• Dataset content
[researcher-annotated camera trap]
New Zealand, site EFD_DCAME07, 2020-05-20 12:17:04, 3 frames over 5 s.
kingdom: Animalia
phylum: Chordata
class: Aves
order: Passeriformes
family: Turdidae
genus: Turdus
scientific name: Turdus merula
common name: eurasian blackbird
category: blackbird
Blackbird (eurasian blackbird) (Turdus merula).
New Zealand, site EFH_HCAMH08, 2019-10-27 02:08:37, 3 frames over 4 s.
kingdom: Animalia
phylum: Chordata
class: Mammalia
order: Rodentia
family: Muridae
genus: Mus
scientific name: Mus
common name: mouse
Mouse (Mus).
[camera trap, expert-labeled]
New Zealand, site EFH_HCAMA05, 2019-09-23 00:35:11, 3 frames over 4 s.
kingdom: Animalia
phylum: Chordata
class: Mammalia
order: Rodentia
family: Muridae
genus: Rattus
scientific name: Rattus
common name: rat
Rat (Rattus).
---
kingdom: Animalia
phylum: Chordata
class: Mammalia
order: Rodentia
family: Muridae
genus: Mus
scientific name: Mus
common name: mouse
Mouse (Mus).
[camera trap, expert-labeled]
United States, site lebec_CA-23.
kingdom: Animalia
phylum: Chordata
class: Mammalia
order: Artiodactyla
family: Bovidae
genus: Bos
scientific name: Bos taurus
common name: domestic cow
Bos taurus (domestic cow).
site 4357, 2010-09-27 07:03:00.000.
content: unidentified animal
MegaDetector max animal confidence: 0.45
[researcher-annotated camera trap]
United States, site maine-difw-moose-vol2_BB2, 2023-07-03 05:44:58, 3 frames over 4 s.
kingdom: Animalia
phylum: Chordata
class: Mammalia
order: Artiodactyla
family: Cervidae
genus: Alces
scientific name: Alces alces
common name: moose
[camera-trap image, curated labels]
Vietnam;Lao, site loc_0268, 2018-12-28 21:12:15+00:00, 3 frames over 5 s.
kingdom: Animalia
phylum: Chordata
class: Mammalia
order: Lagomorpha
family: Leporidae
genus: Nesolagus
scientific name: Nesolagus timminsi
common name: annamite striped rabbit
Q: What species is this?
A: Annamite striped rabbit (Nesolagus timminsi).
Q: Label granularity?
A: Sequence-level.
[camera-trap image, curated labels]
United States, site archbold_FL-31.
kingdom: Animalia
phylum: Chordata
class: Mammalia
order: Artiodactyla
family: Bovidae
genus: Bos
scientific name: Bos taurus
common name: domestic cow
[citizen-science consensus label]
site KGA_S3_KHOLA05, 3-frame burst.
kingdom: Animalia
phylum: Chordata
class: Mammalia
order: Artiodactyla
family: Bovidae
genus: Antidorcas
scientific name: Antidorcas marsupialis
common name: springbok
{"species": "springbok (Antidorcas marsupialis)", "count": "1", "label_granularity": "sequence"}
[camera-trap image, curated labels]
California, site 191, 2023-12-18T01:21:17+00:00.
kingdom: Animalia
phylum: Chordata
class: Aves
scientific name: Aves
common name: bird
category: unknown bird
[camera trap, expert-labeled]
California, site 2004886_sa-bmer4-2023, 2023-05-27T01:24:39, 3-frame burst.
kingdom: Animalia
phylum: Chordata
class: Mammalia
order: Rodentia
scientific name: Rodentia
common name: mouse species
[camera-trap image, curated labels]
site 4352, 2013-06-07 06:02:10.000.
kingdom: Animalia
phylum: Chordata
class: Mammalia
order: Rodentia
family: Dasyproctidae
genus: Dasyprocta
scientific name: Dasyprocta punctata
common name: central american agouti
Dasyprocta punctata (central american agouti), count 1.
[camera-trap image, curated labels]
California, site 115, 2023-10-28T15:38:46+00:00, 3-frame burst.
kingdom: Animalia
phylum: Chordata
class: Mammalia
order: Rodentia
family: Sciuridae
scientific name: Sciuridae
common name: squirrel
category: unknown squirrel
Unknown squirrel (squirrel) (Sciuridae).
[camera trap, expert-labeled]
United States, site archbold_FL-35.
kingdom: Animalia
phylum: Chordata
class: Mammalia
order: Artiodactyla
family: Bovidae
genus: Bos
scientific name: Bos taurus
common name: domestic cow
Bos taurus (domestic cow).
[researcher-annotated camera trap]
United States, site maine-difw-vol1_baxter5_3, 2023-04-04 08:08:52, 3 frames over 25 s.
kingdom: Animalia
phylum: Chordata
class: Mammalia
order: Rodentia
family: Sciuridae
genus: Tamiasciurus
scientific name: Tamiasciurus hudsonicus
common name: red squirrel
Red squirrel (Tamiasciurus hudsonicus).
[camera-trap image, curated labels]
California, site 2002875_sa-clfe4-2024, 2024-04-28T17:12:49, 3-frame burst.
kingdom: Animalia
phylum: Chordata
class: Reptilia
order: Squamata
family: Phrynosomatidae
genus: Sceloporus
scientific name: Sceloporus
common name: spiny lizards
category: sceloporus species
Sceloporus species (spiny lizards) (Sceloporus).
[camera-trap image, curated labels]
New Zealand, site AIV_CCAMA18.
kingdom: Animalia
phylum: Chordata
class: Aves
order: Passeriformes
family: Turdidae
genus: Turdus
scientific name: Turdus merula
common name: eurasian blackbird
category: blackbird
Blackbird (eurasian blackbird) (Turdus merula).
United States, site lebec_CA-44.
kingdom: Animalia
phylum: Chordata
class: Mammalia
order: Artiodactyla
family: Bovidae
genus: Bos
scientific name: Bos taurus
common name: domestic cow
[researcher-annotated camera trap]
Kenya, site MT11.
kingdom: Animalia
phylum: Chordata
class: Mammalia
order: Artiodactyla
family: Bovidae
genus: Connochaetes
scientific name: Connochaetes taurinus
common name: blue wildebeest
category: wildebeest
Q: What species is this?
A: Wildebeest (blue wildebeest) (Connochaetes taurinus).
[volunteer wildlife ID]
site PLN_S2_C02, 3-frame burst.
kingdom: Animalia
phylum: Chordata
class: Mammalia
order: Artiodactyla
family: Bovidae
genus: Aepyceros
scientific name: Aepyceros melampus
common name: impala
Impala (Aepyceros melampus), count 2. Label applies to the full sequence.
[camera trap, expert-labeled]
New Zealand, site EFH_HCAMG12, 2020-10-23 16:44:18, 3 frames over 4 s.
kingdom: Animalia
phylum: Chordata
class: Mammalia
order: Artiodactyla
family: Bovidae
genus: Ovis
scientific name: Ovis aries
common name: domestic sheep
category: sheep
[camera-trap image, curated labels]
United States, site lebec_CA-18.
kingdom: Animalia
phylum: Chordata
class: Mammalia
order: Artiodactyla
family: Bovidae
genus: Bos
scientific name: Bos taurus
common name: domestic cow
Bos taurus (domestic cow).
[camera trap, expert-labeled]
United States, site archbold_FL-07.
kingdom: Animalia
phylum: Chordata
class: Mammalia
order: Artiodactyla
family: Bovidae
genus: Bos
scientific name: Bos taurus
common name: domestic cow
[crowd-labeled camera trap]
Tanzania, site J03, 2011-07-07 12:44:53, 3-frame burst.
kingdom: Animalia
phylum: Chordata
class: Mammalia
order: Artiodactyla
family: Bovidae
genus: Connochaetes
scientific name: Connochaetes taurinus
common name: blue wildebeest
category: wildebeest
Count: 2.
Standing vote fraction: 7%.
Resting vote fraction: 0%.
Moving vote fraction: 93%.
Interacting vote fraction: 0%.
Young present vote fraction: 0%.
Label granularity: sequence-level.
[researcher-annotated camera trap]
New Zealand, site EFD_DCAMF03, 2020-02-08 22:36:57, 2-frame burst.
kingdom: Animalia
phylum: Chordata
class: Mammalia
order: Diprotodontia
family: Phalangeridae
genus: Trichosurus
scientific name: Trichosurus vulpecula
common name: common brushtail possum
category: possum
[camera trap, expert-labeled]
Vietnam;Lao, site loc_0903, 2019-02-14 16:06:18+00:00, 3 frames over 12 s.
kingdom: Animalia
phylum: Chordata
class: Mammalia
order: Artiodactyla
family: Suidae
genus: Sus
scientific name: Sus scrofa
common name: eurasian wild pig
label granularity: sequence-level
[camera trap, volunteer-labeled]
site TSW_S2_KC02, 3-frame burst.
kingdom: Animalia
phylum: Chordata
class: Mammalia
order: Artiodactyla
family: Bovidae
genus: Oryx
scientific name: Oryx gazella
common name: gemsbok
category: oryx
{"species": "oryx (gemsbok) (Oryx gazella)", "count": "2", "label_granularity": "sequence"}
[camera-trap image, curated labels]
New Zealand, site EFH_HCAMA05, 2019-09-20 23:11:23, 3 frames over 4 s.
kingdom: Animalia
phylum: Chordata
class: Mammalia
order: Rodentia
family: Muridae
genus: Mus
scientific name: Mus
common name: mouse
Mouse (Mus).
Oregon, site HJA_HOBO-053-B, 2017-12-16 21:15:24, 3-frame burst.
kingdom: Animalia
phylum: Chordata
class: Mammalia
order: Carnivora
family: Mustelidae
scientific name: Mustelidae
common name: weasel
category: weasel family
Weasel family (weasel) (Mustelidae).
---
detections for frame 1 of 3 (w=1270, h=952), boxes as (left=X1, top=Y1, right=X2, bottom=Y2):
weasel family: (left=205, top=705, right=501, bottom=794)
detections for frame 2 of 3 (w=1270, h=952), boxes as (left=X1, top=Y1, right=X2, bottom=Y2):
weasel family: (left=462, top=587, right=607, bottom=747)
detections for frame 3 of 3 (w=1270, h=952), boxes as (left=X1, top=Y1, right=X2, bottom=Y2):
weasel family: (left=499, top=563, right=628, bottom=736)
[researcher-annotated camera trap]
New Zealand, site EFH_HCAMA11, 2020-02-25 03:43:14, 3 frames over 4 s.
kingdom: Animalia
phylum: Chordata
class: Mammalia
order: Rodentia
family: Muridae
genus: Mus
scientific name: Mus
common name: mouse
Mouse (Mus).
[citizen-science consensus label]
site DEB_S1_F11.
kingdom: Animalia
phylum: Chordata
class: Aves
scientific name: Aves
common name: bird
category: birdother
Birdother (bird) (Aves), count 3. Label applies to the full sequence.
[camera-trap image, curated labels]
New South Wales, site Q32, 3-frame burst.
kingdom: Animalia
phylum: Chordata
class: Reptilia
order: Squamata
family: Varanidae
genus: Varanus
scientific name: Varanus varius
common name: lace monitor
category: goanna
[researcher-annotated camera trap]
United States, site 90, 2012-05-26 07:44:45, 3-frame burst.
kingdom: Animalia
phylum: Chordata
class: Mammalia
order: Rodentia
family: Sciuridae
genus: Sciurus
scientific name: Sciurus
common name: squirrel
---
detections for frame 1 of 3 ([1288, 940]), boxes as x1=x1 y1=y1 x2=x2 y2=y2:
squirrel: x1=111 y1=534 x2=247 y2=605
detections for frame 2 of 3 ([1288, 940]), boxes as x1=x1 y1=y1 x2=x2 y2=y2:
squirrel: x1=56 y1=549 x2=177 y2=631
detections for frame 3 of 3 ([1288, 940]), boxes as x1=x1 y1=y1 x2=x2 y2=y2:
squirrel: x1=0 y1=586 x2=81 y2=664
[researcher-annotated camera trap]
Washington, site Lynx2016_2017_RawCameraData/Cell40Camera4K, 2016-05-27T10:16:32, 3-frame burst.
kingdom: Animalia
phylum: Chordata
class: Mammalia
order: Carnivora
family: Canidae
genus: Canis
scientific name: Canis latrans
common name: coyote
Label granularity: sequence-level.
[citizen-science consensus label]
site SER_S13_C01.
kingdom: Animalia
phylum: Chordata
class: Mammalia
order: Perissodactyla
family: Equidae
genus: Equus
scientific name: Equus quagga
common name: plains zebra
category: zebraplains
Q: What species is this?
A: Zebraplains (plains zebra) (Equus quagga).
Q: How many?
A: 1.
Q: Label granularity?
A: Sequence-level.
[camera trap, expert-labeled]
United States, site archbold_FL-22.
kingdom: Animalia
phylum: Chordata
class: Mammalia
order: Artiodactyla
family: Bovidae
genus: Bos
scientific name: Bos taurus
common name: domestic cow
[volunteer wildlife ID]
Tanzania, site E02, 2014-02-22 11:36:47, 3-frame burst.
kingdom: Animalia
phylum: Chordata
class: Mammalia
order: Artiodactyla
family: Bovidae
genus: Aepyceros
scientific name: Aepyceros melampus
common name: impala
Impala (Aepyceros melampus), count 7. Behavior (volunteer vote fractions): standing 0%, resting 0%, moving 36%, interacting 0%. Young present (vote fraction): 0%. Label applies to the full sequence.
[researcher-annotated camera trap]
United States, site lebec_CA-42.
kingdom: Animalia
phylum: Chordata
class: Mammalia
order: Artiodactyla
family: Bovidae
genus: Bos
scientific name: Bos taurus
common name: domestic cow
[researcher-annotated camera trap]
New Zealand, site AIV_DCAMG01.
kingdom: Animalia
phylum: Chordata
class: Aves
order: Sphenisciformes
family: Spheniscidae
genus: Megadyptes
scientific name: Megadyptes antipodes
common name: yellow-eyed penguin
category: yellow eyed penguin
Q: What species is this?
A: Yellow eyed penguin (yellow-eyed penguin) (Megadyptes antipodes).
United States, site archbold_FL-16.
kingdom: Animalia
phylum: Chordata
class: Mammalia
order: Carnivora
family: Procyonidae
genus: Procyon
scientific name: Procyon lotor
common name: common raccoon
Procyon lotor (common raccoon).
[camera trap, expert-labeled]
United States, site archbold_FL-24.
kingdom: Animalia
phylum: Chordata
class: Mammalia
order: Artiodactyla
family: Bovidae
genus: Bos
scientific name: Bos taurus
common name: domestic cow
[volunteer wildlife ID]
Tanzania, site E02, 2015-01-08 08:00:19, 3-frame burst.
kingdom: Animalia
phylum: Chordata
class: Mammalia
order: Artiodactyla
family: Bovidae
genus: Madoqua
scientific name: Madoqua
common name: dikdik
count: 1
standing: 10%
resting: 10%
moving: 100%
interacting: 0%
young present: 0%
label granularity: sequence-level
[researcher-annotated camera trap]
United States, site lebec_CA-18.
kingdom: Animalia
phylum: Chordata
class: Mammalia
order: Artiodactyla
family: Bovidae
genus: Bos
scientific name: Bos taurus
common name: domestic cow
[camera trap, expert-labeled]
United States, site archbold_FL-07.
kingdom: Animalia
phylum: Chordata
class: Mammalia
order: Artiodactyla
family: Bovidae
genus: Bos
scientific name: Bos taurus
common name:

• What to do
Wherever the word "Vietnam" turns up in the material, copy the whole line.

• Exercise output
Vietnam;Lao, site loc_0268, 2018-12-28 21:12:15+00:00, 3 frames over 5 s.
Vietnam;Lao, site loc_0903, 2019-02-14 16:06:18+00:00, 3 frames over 12 s.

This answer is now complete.